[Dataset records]

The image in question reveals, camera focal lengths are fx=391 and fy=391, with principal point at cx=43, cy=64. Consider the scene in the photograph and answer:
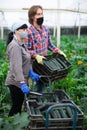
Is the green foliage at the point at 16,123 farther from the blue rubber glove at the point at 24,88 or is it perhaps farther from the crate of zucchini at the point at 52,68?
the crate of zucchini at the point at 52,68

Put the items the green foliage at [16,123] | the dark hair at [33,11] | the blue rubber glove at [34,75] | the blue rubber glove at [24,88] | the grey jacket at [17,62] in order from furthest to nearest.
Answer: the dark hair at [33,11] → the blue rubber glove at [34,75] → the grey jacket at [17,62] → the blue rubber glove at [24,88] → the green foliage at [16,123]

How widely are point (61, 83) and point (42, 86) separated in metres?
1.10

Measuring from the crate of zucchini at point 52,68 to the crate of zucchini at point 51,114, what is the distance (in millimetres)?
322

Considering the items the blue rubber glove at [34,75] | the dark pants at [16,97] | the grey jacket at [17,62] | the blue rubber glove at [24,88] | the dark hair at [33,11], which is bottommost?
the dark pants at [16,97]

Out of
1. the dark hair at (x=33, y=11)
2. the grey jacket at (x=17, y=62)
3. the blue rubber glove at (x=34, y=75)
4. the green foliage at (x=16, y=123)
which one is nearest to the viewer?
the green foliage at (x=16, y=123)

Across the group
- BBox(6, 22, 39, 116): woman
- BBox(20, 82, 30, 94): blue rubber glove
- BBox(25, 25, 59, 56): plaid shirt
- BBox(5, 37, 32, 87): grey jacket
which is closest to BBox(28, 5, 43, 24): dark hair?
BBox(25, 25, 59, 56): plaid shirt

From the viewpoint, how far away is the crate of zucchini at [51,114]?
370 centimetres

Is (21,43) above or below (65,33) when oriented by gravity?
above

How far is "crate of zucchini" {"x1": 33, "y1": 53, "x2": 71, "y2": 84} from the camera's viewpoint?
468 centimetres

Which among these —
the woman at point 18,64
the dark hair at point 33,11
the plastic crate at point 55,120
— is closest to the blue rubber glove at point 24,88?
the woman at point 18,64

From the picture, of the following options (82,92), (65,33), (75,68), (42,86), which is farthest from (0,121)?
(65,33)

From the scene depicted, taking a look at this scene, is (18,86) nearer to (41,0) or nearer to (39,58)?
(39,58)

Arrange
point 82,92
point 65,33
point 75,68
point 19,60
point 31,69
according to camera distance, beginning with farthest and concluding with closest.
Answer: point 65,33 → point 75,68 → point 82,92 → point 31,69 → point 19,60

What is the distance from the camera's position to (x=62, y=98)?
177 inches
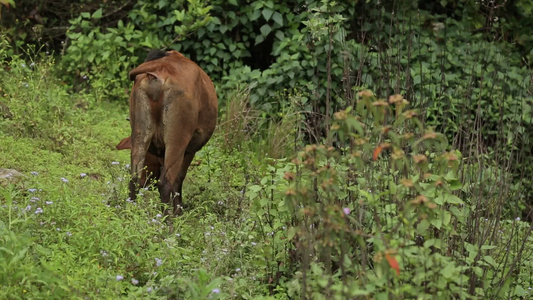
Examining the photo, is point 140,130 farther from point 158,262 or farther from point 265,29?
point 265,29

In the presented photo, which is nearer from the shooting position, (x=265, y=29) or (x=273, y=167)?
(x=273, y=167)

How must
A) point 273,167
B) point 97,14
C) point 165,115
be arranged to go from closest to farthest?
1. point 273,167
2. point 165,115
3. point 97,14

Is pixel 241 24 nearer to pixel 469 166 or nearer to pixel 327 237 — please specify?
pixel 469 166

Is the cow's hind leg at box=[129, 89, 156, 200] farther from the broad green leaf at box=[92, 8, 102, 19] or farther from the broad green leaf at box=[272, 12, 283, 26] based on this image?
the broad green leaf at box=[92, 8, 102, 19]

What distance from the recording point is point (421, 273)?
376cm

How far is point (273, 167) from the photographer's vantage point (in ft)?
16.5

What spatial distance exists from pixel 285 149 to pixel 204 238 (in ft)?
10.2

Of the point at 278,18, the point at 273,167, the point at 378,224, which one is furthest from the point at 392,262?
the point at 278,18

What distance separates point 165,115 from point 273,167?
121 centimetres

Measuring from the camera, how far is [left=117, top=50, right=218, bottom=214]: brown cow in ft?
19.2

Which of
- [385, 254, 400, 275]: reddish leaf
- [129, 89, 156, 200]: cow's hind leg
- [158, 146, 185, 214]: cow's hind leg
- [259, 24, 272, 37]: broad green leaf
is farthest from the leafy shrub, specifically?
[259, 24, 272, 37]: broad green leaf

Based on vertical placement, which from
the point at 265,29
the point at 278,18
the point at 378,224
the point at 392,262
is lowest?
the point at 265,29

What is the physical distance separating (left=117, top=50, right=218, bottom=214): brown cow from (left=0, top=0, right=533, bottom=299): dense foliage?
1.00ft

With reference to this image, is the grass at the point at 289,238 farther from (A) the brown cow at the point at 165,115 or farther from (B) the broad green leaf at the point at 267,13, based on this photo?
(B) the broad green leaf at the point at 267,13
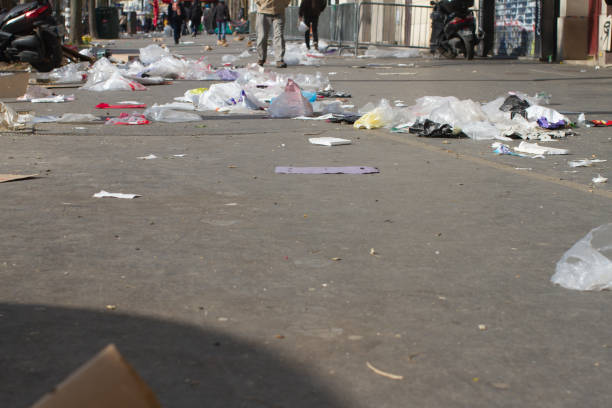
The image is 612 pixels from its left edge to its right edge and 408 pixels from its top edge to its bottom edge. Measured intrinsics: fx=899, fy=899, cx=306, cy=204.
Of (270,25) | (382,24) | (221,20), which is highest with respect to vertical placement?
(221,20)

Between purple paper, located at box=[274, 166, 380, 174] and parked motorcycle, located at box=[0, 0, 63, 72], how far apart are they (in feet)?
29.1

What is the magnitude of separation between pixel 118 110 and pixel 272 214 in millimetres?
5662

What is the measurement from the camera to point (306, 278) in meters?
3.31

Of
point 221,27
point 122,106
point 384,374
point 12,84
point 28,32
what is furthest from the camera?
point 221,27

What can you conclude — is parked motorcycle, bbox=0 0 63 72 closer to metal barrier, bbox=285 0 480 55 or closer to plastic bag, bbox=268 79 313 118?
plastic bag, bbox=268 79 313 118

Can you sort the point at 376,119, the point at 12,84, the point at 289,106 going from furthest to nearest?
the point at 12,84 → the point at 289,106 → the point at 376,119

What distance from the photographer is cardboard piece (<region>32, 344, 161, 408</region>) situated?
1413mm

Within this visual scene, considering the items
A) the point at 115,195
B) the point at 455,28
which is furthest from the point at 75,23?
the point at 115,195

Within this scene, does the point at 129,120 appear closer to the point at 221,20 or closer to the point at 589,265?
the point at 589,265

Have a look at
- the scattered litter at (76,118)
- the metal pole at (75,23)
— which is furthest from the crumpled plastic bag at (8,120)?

(Task objective) Without including any pictures, output all the entries above exactly.

(Correct answer)
The image in question reveals, camera focal lengths are fx=391 and fy=391, with principal point at cx=43, cy=64. Consider the scene in the photograph and answer:
Is the green foliage at the point at 16,123 farther from the blue rubber glove at the point at 24,88 or is it perhaps farther from the crate of zucchini at the point at 52,68?
the crate of zucchini at the point at 52,68

Put the items the green foliage at [16,123] | the dark hair at [33,11] | the blue rubber glove at [34,75] | the blue rubber glove at [24,88] | the grey jacket at [17,62] in order from furthest to nearest.
Answer: the dark hair at [33,11] → the blue rubber glove at [34,75] → the grey jacket at [17,62] → the blue rubber glove at [24,88] → the green foliage at [16,123]

How widely are point (61, 83) and point (42, 86) separated in metres?
1.10

Measuring from the crate of zucchini at point 52,68 to the crate of zucchini at point 51,114, what is the distance (in millimetres)?
322

Considering the items the blue rubber glove at [34,75] | the dark pants at [16,97] | the grey jacket at [17,62] | the blue rubber glove at [24,88] | the dark hair at [33,11], which is bottommost?
the dark pants at [16,97]

Out of
1. the dark hair at (x=33, y=11)
2. the grey jacket at (x=17, y=62)
3. the blue rubber glove at (x=34, y=75)
4. the green foliage at (x=16, y=123)
which one is nearest to the viewer?
the green foliage at (x=16, y=123)

Across the group
- BBox(6, 22, 39, 116): woman
- BBox(20, 82, 30, 94): blue rubber glove
- BBox(25, 25, 59, 56): plaid shirt
- BBox(5, 37, 32, 87): grey jacket
which is closest to BBox(28, 5, 43, 24): dark hair?
BBox(25, 25, 59, 56): plaid shirt

From the viewpoint, how far away is the crate of zucchini at [51,114]?
370 centimetres

Is (21,43) above or below (65,33) when oriented by gravity?
above

How far is "crate of zucchini" {"x1": 33, "y1": 53, "x2": 71, "y2": 84} from the camera's viewpoint?
468 centimetres

Which among these —
the woman at point 18,64
the dark hair at point 33,11
the plastic crate at point 55,120
— is closest to the blue rubber glove at point 24,88?
the woman at point 18,64

From the picture, of the following options (82,92), (65,33), (75,68), (42,86), which is farthest from (0,121)?
(65,33)

From the scene depicted, taking a look at this scene, is (18,86) nearer to (41,0) or nearer to (39,58)?
(39,58)

Arrange
point 82,92
point 65,33
point 75,68
point 19,60
point 31,69
according to camera distance, beginning with farthest and concluding with closest.
Answer: point 65,33 → point 75,68 → point 82,92 → point 31,69 → point 19,60

What is the distance from the camera's position to (x=62, y=98)?
177 inches
Examining the photo, is point 140,130 farther from point 158,262 or farther from point 265,29?
point 265,29

In the presented photo, which is nearer from the shooting position, (x=265, y=29) or (x=273, y=167)?
(x=273, y=167)

How must
A) point 273,167
B) point 97,14
C) point 165,115
be arranged to go from closest to farthest?
1. point 273,167
2. point 165,115
3. point 97,14

Is pixel 241 24 nearer to pixel 469 166 or nearer to pixel 327 237 — please specify?
pixel 469 166

Is the cow's hind leg at box=[129, 89, 156, 200] farther from the broad green leaf at box=[92, 8, 102, 19] or farther from the broad green leaf at box=[272, 12, 283, 26] based on this image?
the broad green leaf at box=[92, 8, 102, 19]

What distance from the recording point is point (421, 273)?
376cm

How far is point (273, 167) from the photographer's vantage point (in ft)?
16.5

What spatial distance exists from pixel 285 149 to pixel 204 238 (in ft)?
10.2

Of the point at 278,18, the point at 273,167, the point at 378,224, which one is furthest from the point at 392,262?
the point at 278,18

What distance separates point 165,115 from point 273,167?
121 centimetres

Measuring from the camera, how far is [left=117, top=50, right=218, bottom=214]: brown cow in ft?
19.2

Which of
- [385, 254, 400, 275]: reddish leaf
- [129, 89, 156, 200]: cow's hind leg
- [158, 146, 185, 214]: cow's hind leg
- [259, 24, 272, 37]: broad green leaf
is farthest from the leafy shrub, specifically?
[259, 24, 272, 37]: broad green leaf

Based on vertical placement, which from
the point at 265,29
the point at 278,18
the point at 378,224
the point at 392,262
is lowest?
the point at 265,29

What is the physical distance separating (left=117, top=50, right=218, bottom=214): brown cow from (left=0, top=0, right=533, bottom=299): dense foliage?
1.00ft

With reference to this image, is the grass at the point at 289,238 farther from (A) the brown cow at the point at 165,115 or farther from (B) the broad green leaf at the point at 267,13, based on this photo?
(B) the broad green leaf at the point at 267,13
The image is 612 pixels from its left edge to its right edge and 408 pixels from its top edge to its bottom edge. Measured intrinsics: fx=899, fy=899, cx=306, cy=204.
Of (270,25) | (382,24) | (221,20), which is highest with respect to vertical placement?
(221,20)

Between purple paper, located at box=[274, 166, 380, 174] and parked motorcycle, located at box=[0, 0, 63, 72], how far apart are they (in feet)?
29.1

What is the magnitude of separation between pixel 118 110 and pixel 272 214 in millimetres?
5662

What is the measurement from the camera to point (306, 278) in meters?
3.31

Of
point 221,27
point 122,106
point 384,374
point 12,84
point 28,32
what is furthest from the camera?
point 221,27

What can you conclude — is parked motorcycle, bbox=0 0 63 72 closer to metal barrier, bbox=285 0 480 55 or closer to plastic bag, bbox=268 79 313 118?
plastic bag, bbox=268 79 313 118

Can you sort the point at 376,119, the point at 12,84, the point at 289,106 going from furthest to nearest?
the point at 12,84 → the point at 289,106 → the point at 376,119

What distance from the photographer is cardboard piece (<region>32, 344, 161, 408</region>) situated?
1413mm

Within this visual scene, considering the items
A) the point at 115,195
B) the point at 455,28
which is furthest from the point at 75,23?
the point at 115,195

Within this scene, does the point at 129,120 appear closer to the point at 221,20 or closer to the point at 589,265?
the point at 589,265

Have a look at
- the scattered litter at (76,118)
- the metal pole at (75,23)
— which is furthest from the crumpled plastic bag at (8,120)?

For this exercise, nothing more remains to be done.